Long Island Horticultural Society
What's Going on in the Garden
To play, press and hold the enter key. To stop, release the enter key.
February To Do List
Houseplants will be sensitive to overfeeding at this time of year. Provide lots of sunlight, fresh air, and frequent bathing for plants that seem a little worse for the winter. A good flush of water to wash out all the salts and minerals that accumilate, will do houseplants a world of good!
Spider mites are apt to thrive in warm, dry houses. Frequent misting under the leaves of houseplants will discourage them. A solution of 1 cup flour, 1/4 cup buttermilk, and a gallon of cool water, applied in a mist, is a good organic deterrent.
Re-invigorate your houseplants by removing the top 1/4 inch of soil and top-dressing with fresh potting soil.
Test the germination of last year’s surplus seeds before ordering new ones. Place ten seeds between damp paper towels. Keep them consistently damp and in a dark place. Check germination rates to determine how many seeds to use for your real planting.
Start plants that have super tiny seeds now, like snapdragons and coleus, they will take a long time to get to hardening off size.
Start onions from seed now. They’ll be ready for setting out in April. Onions from seed are generally firmer and longer lasting than from sets.
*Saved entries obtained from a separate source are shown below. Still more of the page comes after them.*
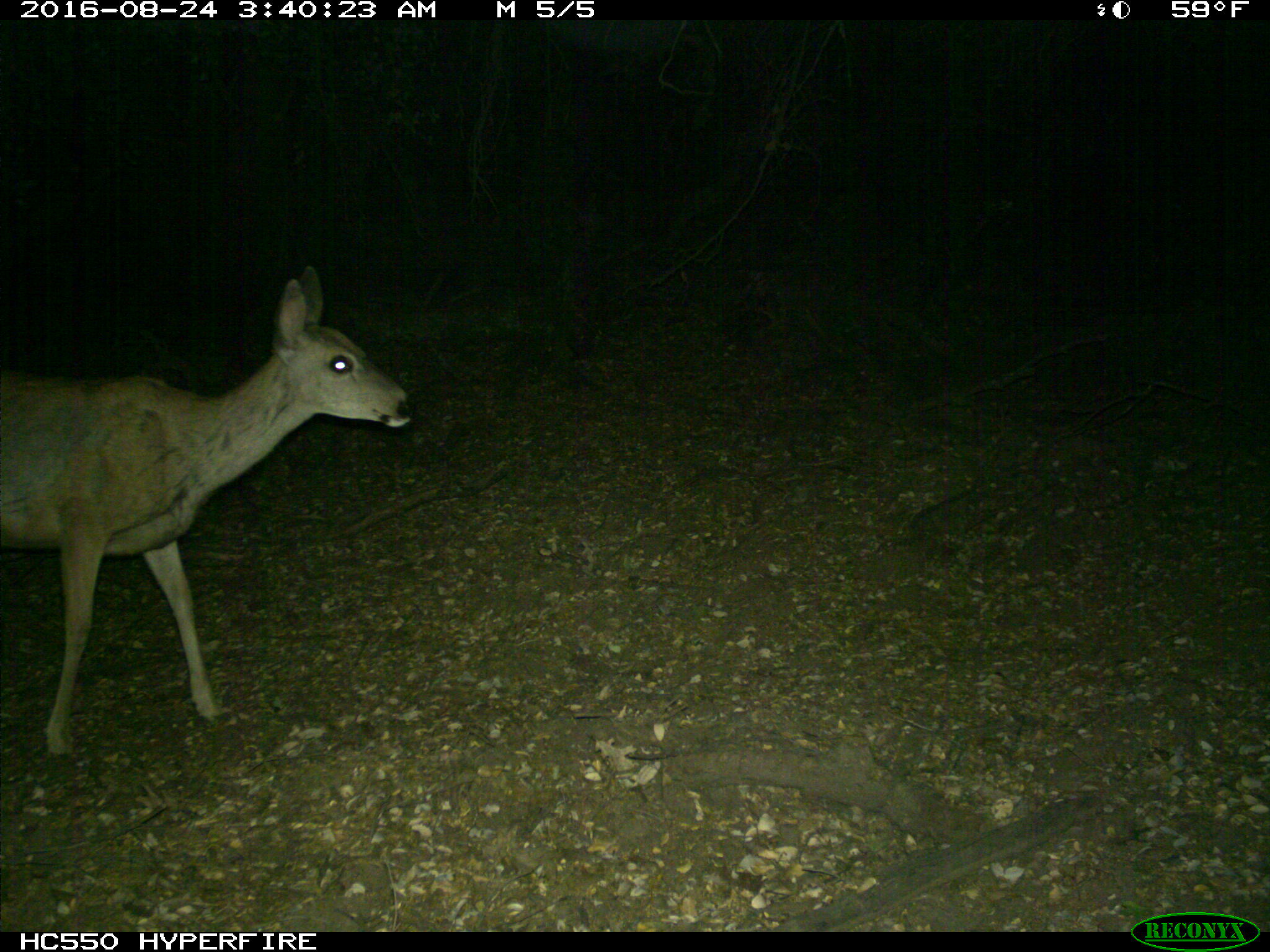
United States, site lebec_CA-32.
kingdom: Animalia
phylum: Chordata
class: Mammalia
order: Artiodactyla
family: Cervidae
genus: Odocoileus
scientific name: Odocoileus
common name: deer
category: unidentified deer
Start parsley indoors now. You may think you have successfully wintered over the plant, but it is a biennial and will soon go to seed.
Shop early for seeds from catalogs and garden stores. The early shopper gets the best choice of seed varieties.
Direct sow outdoors seeds like Nigella, Poppy, and Larkspur so they get a few weeks of cold temps which will aid in their germination.
Getting Everything Ready for Spring:
Give your tools a good cleaning and sharpening.
Avoid the spring rush and take your lawn mower and any other mechanized tools you use in for service.
If you haven’t already, now is a great time to prune your fruit trees, berry bushes, and other woody ornamentals on your property. You want to complete this while still dormant and before spring growth begins.
On nice days, turn your compost pile. Or start one!
Avoid walking on the lawn during a winter thaw.
Give your Valentine a plant or a gift certificate for garden supplies.
Spread compost over beds that you will plant next month.